In The Clouds (Part 5)
There is something about clouds that brings the term into our daily lives. We say “it is a cloudy day”, or “there is not a cloud in the sky”, or if we feel especially elated or happy we might say “I feel like I am on cloud nine“. Nowadays many are talking about “cloud computing“. Sometimes we just say something is “in the cloud”. It means different things to different people.
In the early days of the Internet we thought of it as made up of three parts. First there was a discrete collection of specialized computers called routers which moved packets of ones and zeroes between origin and destination. Secondly was another set of computers called servers which contained emails and web pages, and finally the networking infrastructure including telephone wires, modems, and various networking devices such as hubs and switches that tied everything together. Users of the Internet today that are not aware of this technical history — which is the vast majority of the world’s billion + users — know the Internet for its most popular application, the World Wide Web. In a sense, the web is a “place” that contains all of the information and applications that we want to use.
In more recent years the larger web application providers, such as Amazon, eBay, Google, Yahoo!, and others have begun to refer to their infrastructure as “clouds”. If you create a spreadsheet at Google Docs and then save it, where is it actually saved? In the Google “cloud”. We don’t know where it really is — it is just “there” at docs.google.com — in the “cloud”. There are many millions of servers on the Internet but to most people there may as well just be one. That is the beauty of the Internet — you don’t have to know what the infrastructure is or how it works. But suppose the spreadsheet you create and save at Google Docs happens to be your personal financial plan with income, taxes, assets, liabilities and estate plans. Do you trust Google with this information? There are multiple dimensions to the question and answers. From my perspective it is important to compare the risk to that of keeping such data on your own computer. In short, I would say that the risk of your data getting compromised at Google is less than the risk of your hard drive crashing or having your laptop stolen at Laguardia Airport.
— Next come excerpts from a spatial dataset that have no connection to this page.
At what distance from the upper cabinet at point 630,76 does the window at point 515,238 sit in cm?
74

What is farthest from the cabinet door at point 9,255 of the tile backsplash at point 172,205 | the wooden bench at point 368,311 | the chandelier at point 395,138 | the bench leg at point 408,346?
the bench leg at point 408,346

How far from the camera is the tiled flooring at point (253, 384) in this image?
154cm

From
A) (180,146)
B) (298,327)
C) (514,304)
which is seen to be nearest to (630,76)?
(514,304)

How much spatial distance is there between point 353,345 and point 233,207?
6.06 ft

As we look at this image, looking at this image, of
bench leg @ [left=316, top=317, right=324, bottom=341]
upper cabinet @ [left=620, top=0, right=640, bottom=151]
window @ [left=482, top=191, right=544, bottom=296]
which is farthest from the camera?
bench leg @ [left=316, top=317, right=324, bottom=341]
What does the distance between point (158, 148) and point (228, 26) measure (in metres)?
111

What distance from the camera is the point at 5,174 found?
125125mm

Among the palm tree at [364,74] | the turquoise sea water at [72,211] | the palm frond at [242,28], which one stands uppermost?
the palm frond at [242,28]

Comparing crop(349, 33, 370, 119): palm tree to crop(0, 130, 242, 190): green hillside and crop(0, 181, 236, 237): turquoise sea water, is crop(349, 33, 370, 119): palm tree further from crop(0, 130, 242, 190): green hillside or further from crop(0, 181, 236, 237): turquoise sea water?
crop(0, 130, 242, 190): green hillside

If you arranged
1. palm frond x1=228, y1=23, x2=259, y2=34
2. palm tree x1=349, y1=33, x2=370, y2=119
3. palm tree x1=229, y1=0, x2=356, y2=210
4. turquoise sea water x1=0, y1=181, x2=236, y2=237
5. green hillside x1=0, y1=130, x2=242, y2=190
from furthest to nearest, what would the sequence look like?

Consumer and enterprise interest in cloud computing is on the rise. As security and reliability guarantees of public cloud service providers improve, more businesses are turning to the cloud not only to optimize their own IT infrastructure and workloads but to improve efficiencies in their business models by better integrating employees with clients and suppliers. In January IBM announced the largest enterprise cloud computing deployment in history at Panasonic Corporation. The consumer electronics giant has begun a migration to IBM’s LotusLive public cloud services. More than 100,000 employees in various departments will participate initially and then expand to more than 300,000 employees and external partners and suppliers.
The Panasonic users will work together across the Web as efficiently as if they were all down the hall. The company believes that the freedom and cost-efficiencies of the cloud are compelling and that the IBM cloud will provide the security, reliability and privacy they require. The users will get web conferencing, file sharing, instant messaging, project management and social networking for business communications between employees, partners and suppliers. Panasonic has made a strategic decision to unify its brands worldwide under the Panasonic name and the IBM cloud solution will allow the global effort to provide a competitive advantage by helping its multiple business units work together more efficiently.
Is cloud computing for businesses or for consumers? It is for people. Businesses do not buy from businesses. People in businesses buy from people in businesses. Clouds are all about making people more productive. Panasonic appears to be adopting this philosophy in a major way and setting a very good example which will surely be emulated.